** Given information follows **
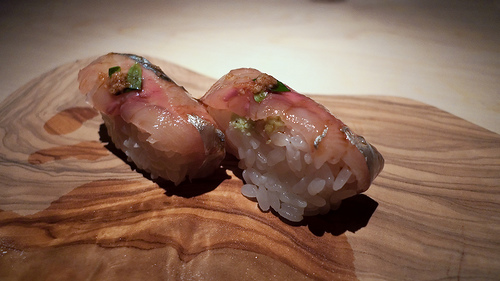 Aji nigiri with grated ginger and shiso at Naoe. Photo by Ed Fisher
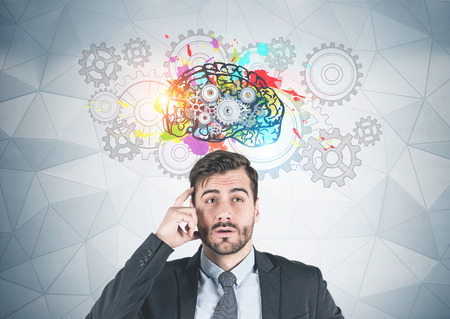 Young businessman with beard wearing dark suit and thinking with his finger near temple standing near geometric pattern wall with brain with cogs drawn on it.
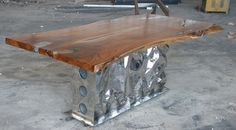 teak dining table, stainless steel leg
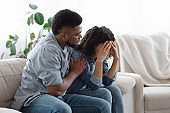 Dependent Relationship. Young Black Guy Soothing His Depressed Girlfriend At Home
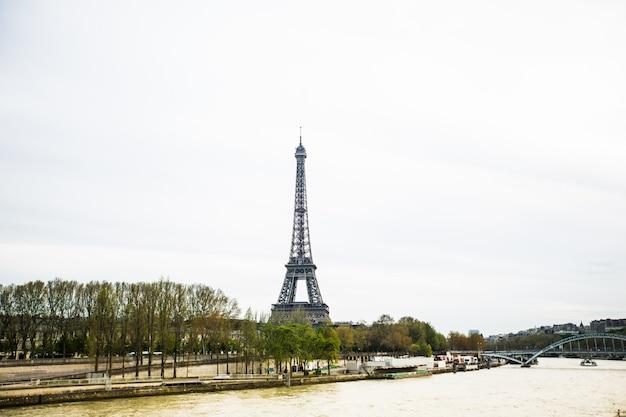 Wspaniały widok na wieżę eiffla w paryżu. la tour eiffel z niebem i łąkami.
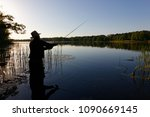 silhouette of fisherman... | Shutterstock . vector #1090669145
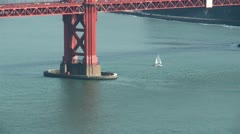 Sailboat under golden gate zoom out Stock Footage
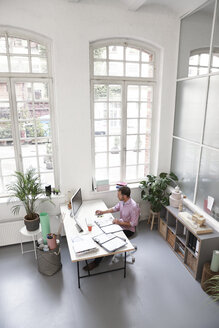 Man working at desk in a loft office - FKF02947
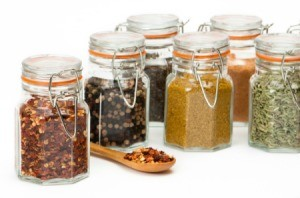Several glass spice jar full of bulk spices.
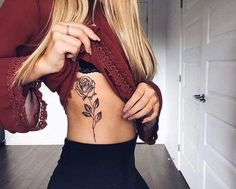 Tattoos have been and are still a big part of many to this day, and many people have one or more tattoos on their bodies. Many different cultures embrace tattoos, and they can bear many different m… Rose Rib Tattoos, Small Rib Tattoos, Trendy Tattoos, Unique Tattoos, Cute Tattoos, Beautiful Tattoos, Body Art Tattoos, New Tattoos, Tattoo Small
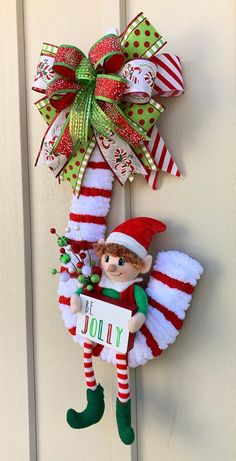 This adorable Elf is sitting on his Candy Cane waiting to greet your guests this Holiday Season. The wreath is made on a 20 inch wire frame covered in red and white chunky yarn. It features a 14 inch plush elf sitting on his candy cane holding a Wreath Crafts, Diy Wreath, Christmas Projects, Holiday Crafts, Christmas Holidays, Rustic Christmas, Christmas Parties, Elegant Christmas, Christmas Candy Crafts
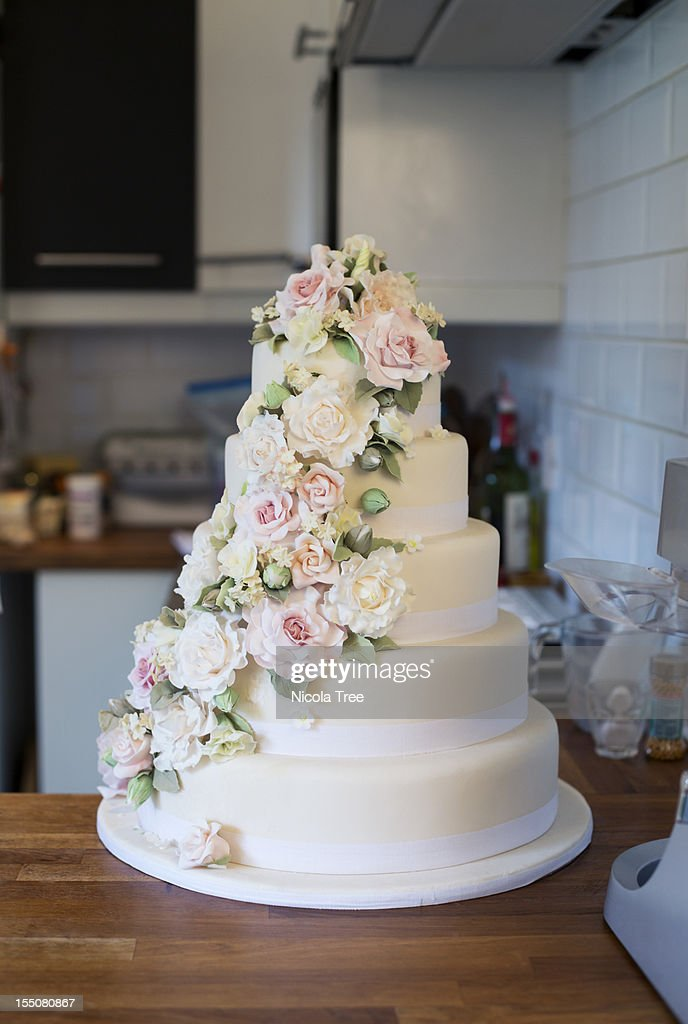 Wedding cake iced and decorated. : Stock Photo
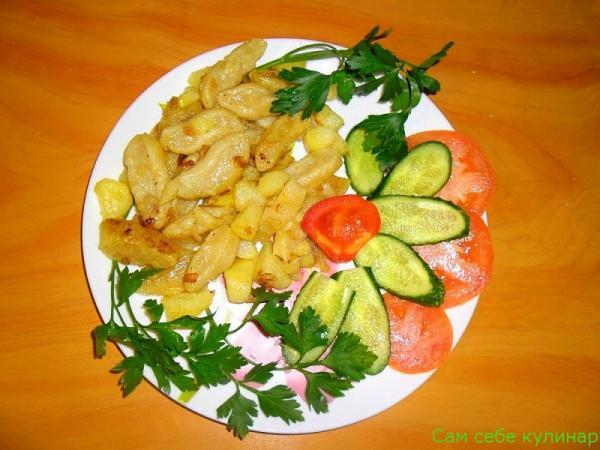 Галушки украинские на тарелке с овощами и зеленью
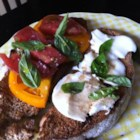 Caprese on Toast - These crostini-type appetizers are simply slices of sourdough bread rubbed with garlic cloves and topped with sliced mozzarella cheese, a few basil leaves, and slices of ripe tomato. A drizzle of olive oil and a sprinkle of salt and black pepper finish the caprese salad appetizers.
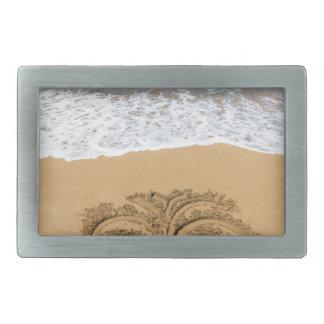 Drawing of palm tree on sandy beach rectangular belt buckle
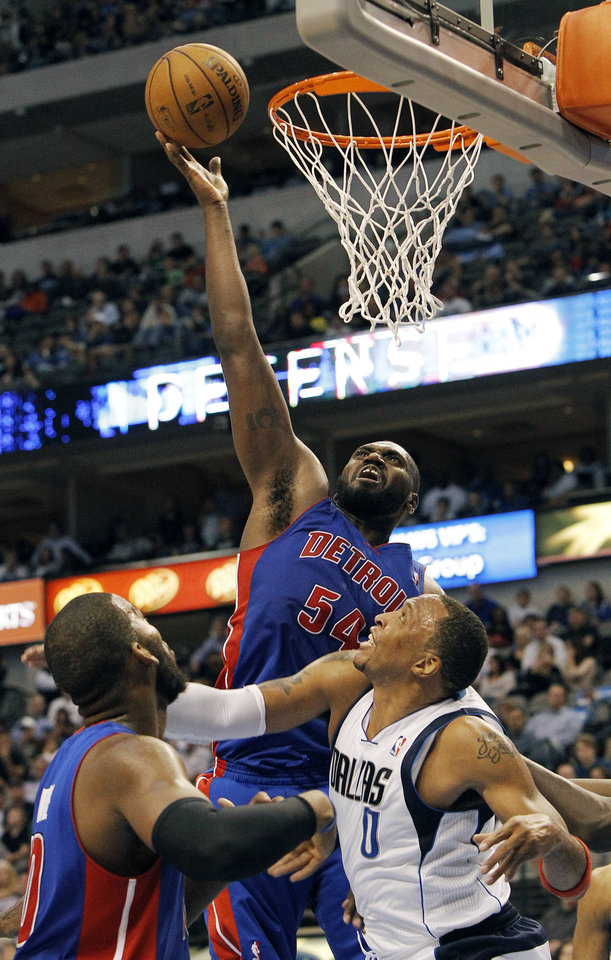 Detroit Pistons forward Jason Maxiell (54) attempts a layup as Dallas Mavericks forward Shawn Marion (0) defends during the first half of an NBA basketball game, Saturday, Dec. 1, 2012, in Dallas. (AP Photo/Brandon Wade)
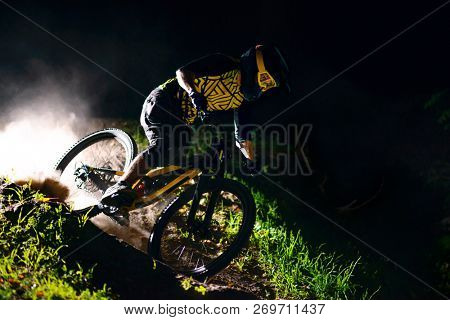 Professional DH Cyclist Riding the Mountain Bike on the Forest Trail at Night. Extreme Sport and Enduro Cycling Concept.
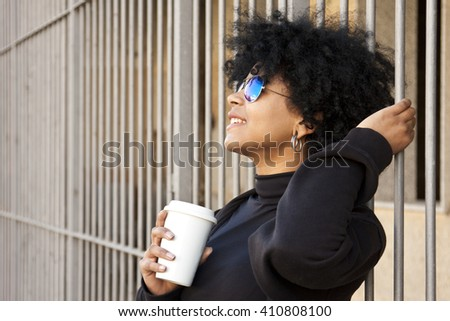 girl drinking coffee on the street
** End of Given information **
** Given information follows **
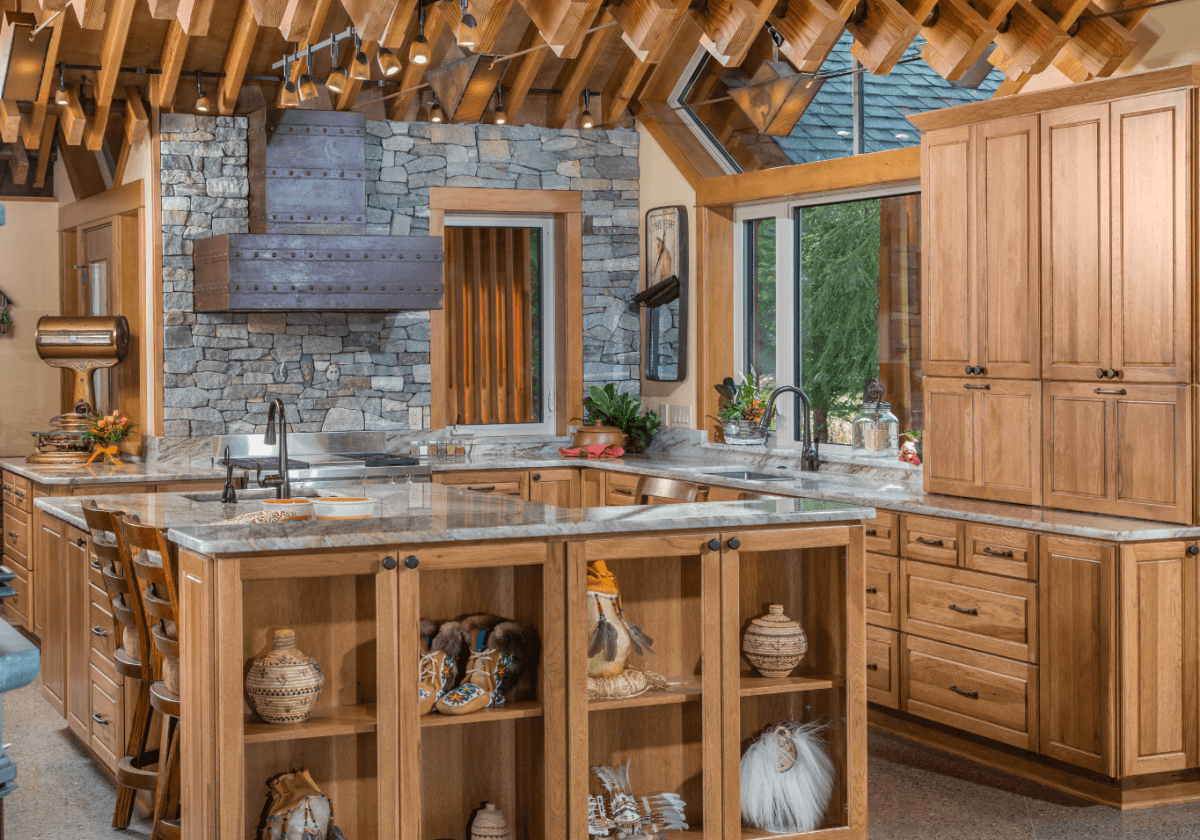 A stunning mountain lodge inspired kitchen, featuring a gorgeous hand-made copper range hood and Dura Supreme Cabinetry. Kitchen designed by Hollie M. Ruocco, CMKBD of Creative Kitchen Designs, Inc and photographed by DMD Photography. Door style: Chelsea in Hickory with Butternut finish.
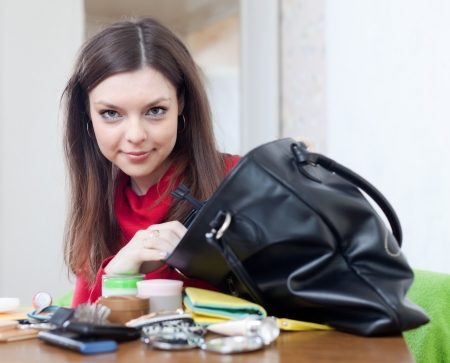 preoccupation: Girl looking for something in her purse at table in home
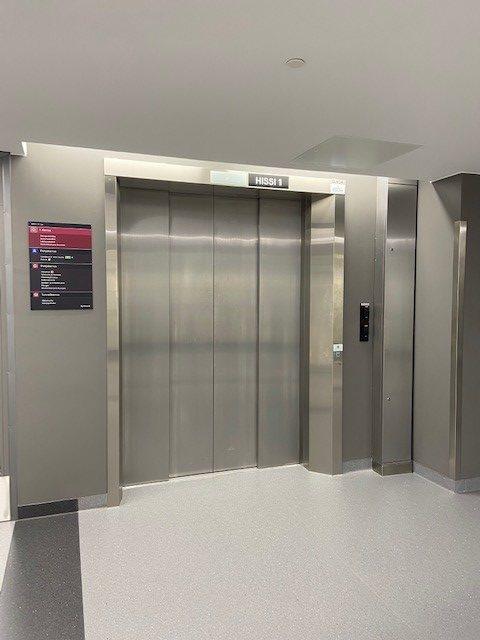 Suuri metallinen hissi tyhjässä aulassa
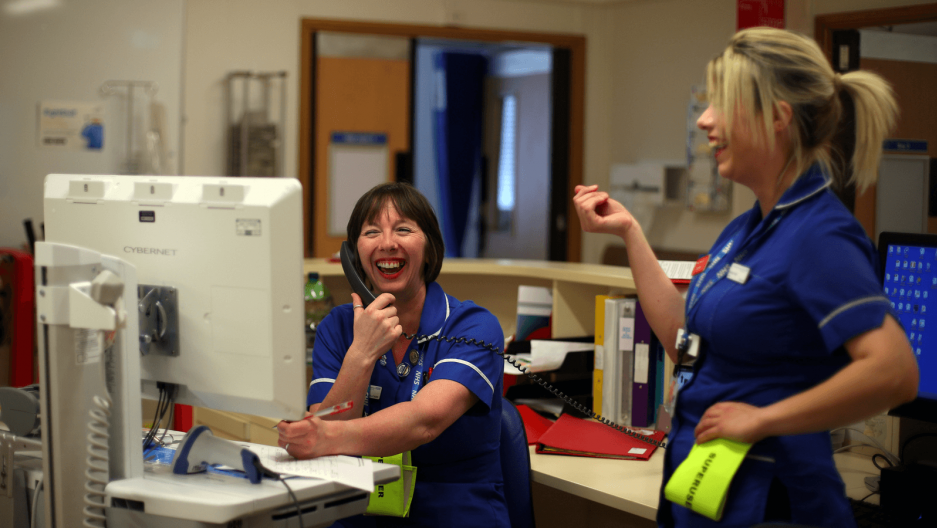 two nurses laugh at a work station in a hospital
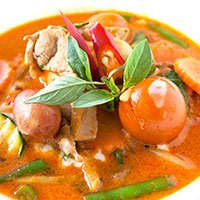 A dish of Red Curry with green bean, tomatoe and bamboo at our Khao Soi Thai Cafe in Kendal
** End of Given information **
** Given information follows **
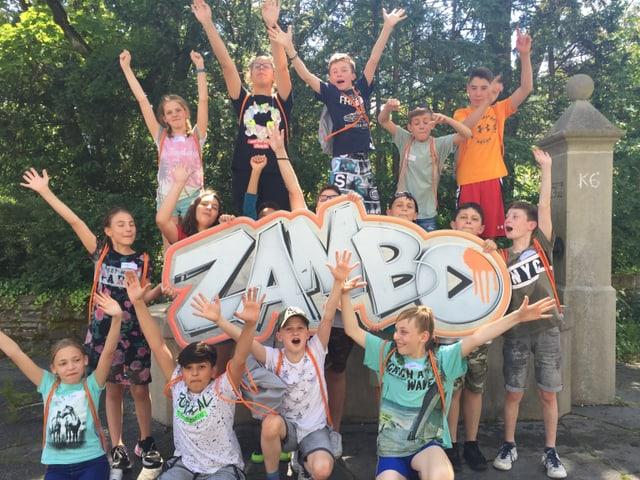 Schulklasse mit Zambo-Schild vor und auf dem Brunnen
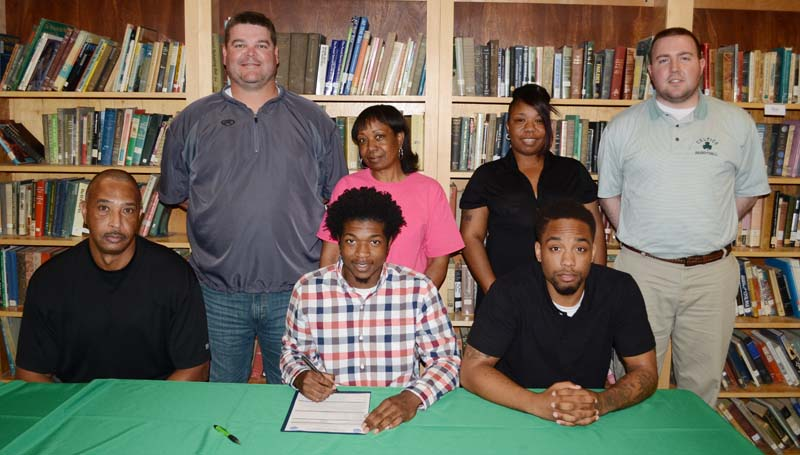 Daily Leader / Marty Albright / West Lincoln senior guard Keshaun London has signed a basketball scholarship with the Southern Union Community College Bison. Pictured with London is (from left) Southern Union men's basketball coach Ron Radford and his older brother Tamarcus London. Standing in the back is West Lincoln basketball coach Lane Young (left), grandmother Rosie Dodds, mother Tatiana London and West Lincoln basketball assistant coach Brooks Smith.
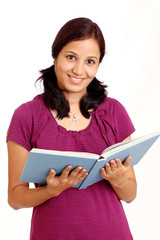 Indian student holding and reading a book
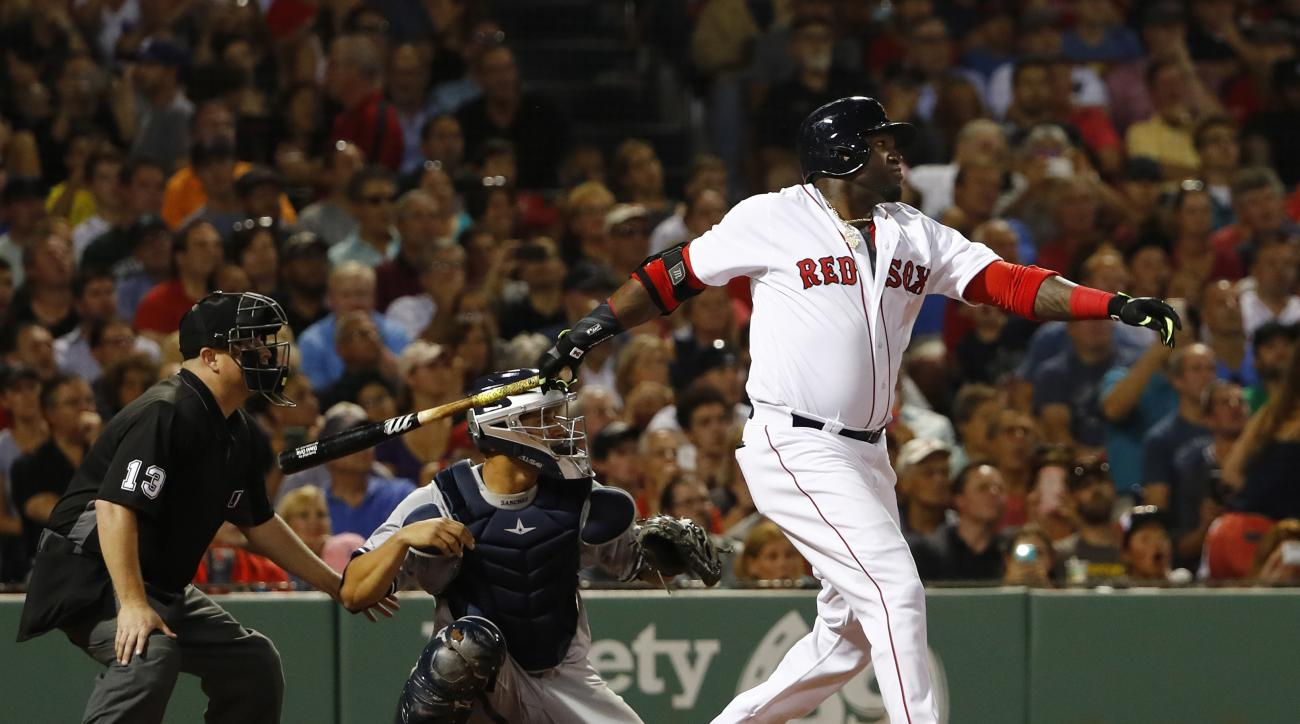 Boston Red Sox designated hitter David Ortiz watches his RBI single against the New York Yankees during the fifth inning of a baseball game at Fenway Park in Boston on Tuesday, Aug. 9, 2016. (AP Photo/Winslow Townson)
** End of Given information **
## Exercise requirements
Transcribe only the lines above that start at the line containing "Drawing of palm" and end at the line containing "girl drinking coffee on the street". Omit pictures.

## Output of the exercise
 Drawing of palm tree on sandy beach rectangular belt buckle
 Detroit Pistons forward Jason Maxiell (54) attempts a layup as Dallas Mavericks forward Shawn Marion (0) defends during the first half of an NBA basketball game, Saturday, Dec. 1, 2012, in Dallas. (AP Photo/Brandon Wade)
 Professional DH Cyclist Riding the Mountain Bike on the Forest Trail at Night. Extreme Sport and Enduro Cycling Concept.
 girl drinking coffee on the street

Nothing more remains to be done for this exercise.